Okay, first, whether this makes you urgently want to hear machine learning death metal or it drives you into a rage, either way you’ll want the death metal stream. And yes, it’s a totally live stream – you know, generative style. Tune in, bot out:
Okay, first it’s important to say, the whole point of this is, you need data sets to train on. That is, machines aren’t composing music, so much as creatively regurgitating existing samples based on fairly clever predictive mathematical models. In the case of the death metal example, this is SampleRNN – a recurrent neural network that uses sample material, repurposed from its original intended application working with speak. (Check the original project, though it’s been forked for the results here.)
This is a big, big point, actually – if this sounds a lot like existing music, it’s partly because it is actually sampling that content. The particular death metal example is nice in that the creators have published an academic article. But they’re open about saying they actually intend “overfitting” – that is, little bits of samples are actually playing back. Machines aren’t learning to generate this content from scratch; they’re actually piecing together those samples in interesting ways.
That’s relevant on two levels. One, because once you understand that’s what’s happening, you’ll recognize that machines aren’t magically replacing humans. (This works well for death metal partly because to non connoisseurs of the genre, the way angry guitar riffs and undecipherable shouting are plugged together already sounds quite random.)
But two, the fact that sample content is being re-stitched in time like this means this could suggest a very different kind of future sampler. Instead of playing the same 3-second audio on repeat or loop, for instance, you might pour hours or days of singing bowls into your sampler and then adjust dials that recreated those sounds in more organic ways. It might make for new instruments and production software.
Here’s what the creators say:
Thus, we want the out-put to overfit short timescale patterns (timbres, instruments, singers, percussion) and underfit long timescale patterns(rhythms, riffs, sections, transitions, compositions) so that it sounds like a recording of the original musicians playing new musical compositions in their style.
Sure enough, you can go check their code:
https://github.com/ZVK/sampleRNN_ICLR2017
Or read the full article:
Generating Albums with SampleRNN to Imitate Metal, Rock, and Punk Bands
The reason I’m belaboring this is simple. Big corporations like Spotify might use this sort of research to develop, well, crappy mediocre channels of background music that make vaguely coherent workout soundtracks or faux Brian Eno or something that sounded like Erik Satie got caught in an opium den and re-composed his piano repertoire in a half daze. And that would, well, sort of suck.
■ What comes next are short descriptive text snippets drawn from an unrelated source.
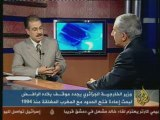 reponse algerienne a propos des frontieres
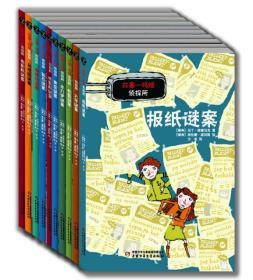 拉塞玛娅侦探所第一辑全10册全十册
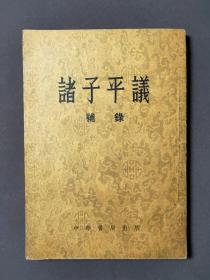 诸子平议补录 56年一版一印 印数4000册【竖板繁体】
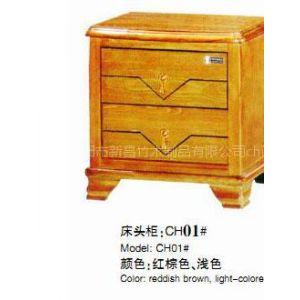 供应实木床头柜 款式新颖 价格实惠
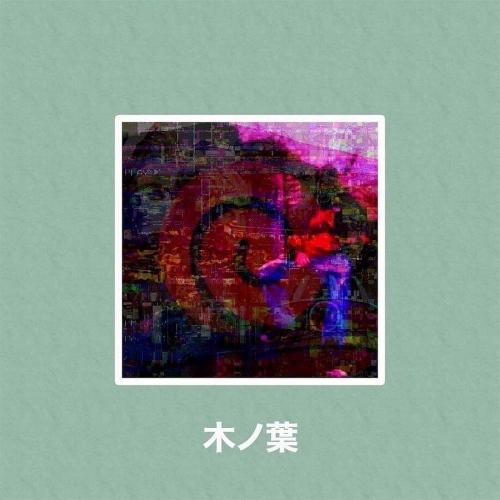 Obijuan / Philanthrope - Konoha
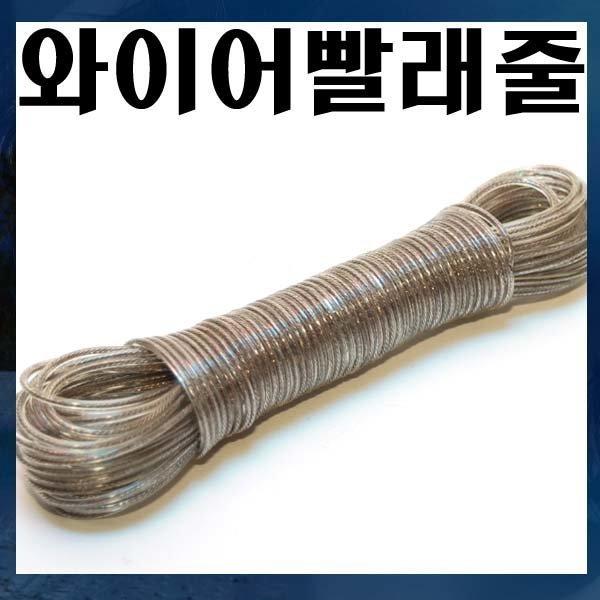 B149/빨래줄/와이어빨래줄/10m/20m/로프 상품이미지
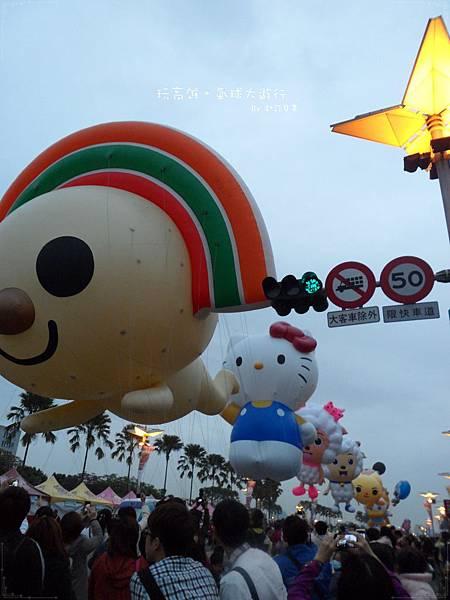 氣球大遊行 - 25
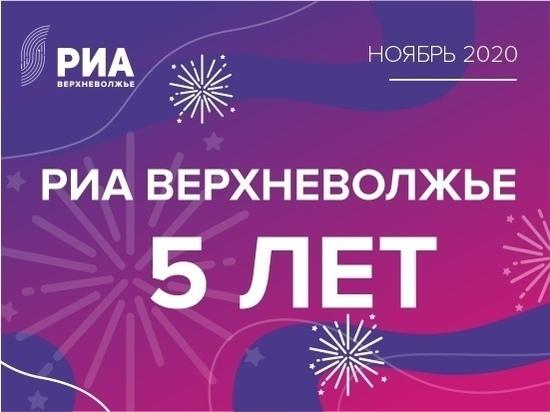 """Александр Иванников поздравил холдинг РИА """"Верхневолжье"""" с 5-летием"""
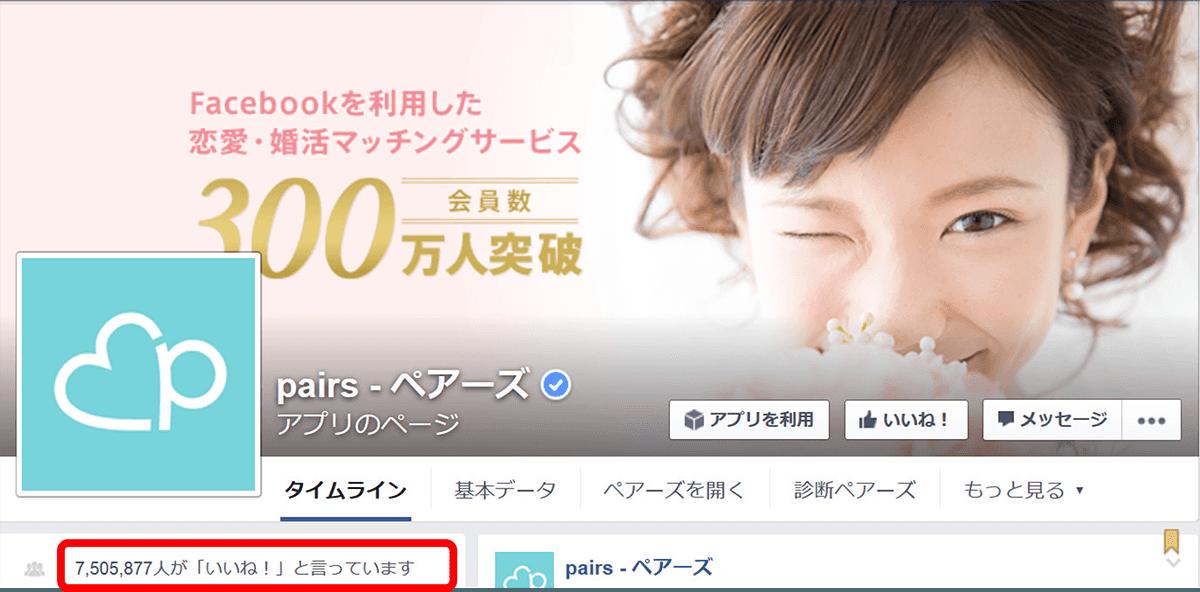 大人気恋活アプリpairsのFacebookページ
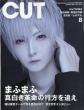 CUT (カット)2021年 8月号 【表紙:まふまふ】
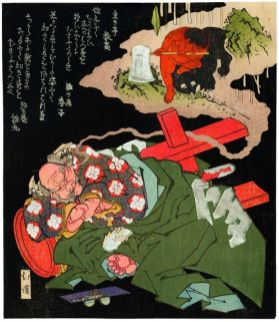 Totoya Hokkei (1757 - 1820), Kintarô rêvant sa jeunesse, 1829 nishiki-e, gaufrage, pigment métallique, shikishiban surimono 28 x 17,9 cm, Collection Georges Leskowicz, Photo : © Fundacja Jerzego Leskowicza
Alternatively, though, you could make something like a sampler or DAW more human and less conventionally predictable. You know, instead of applying a sample slice to a pad and then having the same snippet repeat every eighth note. (Guilty as charged, your honor.)
It should also be understood that, perversely, this may all be raising the value of music rather than lowering it. Given the amount of recorded music currently available, and given that it can already often be licensed or played for mere cents, the machine learning re-generation of these same genres actually requires more machine computation and more human intervention – because of the amount of human work required to even select datasets and set parameters and choose results.
DADABOTS, for their part, have made an entire channel of this stuff. The funny thing is, even when they’re training on The Beatles, what you get sounds like … well, some of the sort of experimental sound you might expect on your low-power college radio station. You know, in a good way – weird, digital drones, of exactly the sort we enjoy. I think there’s a layperson impression that these processes will magically improve. That may misunderstand the nature of the mathematics involved – on the contrary, it may be that these sorts of predictive models always produce these sorts of aesthetic results. (The same team use Markov Chains to generate track names for their Bandcamp label. Markov Chains work as well as they did a century ago; they didn’t just start working better.)
I enjoy listening to The Beatles as though an alien civilization has had to digitally reconstruct their oeuvre from some fallout-shrouded, nuclear-singed remains of the number-one hits box set post apocalypse. (“Help! I need somebody! Help! The human race is dead!” You know, like that.)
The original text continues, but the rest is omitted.